Socrates – Der Suff, das Ende des Futebol-Arte und der Kampf gegen die Diktatur


Socrates - Der Suff, das Ende des Futebol-Arte und der Kampf um demokratische Strukturen im Fußball

Sócrates war eine Ikone des brasilianischen Fußballs. Er starb viel zu früh.
Sócrates war eine Ikone des brasilianischen Fußballs. Er starb viel zu früh. Foto: Imago Images

Sócrates Brasileiro Sampaio de Souza Vieira de Oliveira, auch bekannt als „Dr. Sócrates“ – Brasilianischer Fußballspieler. Kinderarzt – und Inbegriff des tragischen Helden im Land des Rekord-Weltmeisters.

Es ist August 2011. Sócrates ist auf dem Weg zur Endstation. Er wird mit Magenblutungen und entzündeter Leber in ein Krankenhaus eingeliefert, muss mehrere Tage auf der Intensivstation verbringen. In diesem Zusammenhang macht er seine Alkoholprobleme öffentlich. Wenige Monate später, am 4. Dezember 2011, stirbt er im Alter von 57 Jahren in São Paulo an einer durch eine Darminfektion verursachten Sepsis. Socrates debütiert in der „Selecao“ am 17. Mai 1979 gegen Paraguay und spielt insgesamt 60 Mal für die brasilianische Fußballnationalmannschaft. Dabei erzielt der Mittelfeldregisseur 22 Tore. Sócrates ist Brasiliens Kapitän bei den Fußballweltmeisterschaften 1982 in Spanien und 1986 in Mexiko.

Der Mann mit dem längsten Namen unter allen offiziell registrierten WM-Teilnehmern ist ein Leistungsträger der brasilianischen Nationalmannschaft der 1980er Jahre. Zusammen mit Zico („Der weiße Pelé“), Falcão und Toninho Cerezo bildet der 1,92 m große Hüne das „magische Mittelfeld-Quartett“ Brasiliens, das auch die „Fantastischen Vier“ genannt wird.

Dieses Team kann, obwohl besonders vor der WM 1982 in Spanien favorisiert, nie den Weltmeistertitel gewinnen. Es gilt in Brasilien zusammen mit der 1970er Weltmeistermannschaft um Fußball-Genie Pelé dennoch als die beste „Seleção“ aller Zeiten. Besonders unglücklich ist dabei das Ausscheiden bei der WM 1986. Denn dort scheitert das so ambitionierte Star-Ensemble unglücklich knapp vor dem Halbfinale. Und Sócrates, der Elfmeter immer aus dem Stand schießt, vergibt. Platini und Júlio César treffen ebenfalls nicht, aber Frankreich gewinnt das Elfmeterschießen mit 4:3. Nach der WM tritt Sócrates aus der Nationalmannschaft zurück.

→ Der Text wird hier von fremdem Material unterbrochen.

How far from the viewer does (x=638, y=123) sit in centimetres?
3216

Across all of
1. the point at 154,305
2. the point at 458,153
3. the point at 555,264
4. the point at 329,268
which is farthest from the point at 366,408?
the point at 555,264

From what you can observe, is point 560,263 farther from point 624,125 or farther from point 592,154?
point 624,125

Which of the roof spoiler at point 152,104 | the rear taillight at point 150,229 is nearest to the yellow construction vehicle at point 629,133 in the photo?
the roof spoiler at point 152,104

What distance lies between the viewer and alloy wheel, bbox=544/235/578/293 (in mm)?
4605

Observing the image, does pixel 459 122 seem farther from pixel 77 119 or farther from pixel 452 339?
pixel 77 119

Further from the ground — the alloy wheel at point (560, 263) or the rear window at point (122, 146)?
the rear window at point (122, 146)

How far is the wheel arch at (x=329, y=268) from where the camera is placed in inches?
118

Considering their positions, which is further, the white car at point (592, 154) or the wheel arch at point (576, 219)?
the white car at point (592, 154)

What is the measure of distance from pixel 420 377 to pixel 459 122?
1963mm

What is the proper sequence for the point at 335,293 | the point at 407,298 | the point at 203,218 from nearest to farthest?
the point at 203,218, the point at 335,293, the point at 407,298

„Ich möchte an einem Sonntag sterben und Corinthians (São Paulo) soll Meister werden“

Falcão und Zico folgen ebenfalls, so dass eine der großen Ären der brasilianischen Nationalelf zu Ende geht. Allerdings auch eine der erfolglosesten. Denn zu einem Weltmeistertitel reicht es eben nicht.

Socrates - Was wenige wissen

Sócrates im Trikot des AC Florenz. Für die Fiorentina spielte die tragische Figur des brasilianischen Fußballs nur eine Saison, 1984/85.
Sócrates im Trikot des AC Florenz. Für die Fiorentina spielte die tragische Figur des brasilianischen Fußballs nur eine Saison, 1984/85. Foto: Imago Images / Aflosport

Nach eigener Aussage raucht Socrates täglich 20 Zigaretten, trainiert eher wenig, feiert dafür aber umso mehr. Bei Corinthians São Paulo setzt er basisdemokratische Strukturen durch (die sogenannte Democracia Corinthiana), sodass die Spieler fortan alles bestimmen.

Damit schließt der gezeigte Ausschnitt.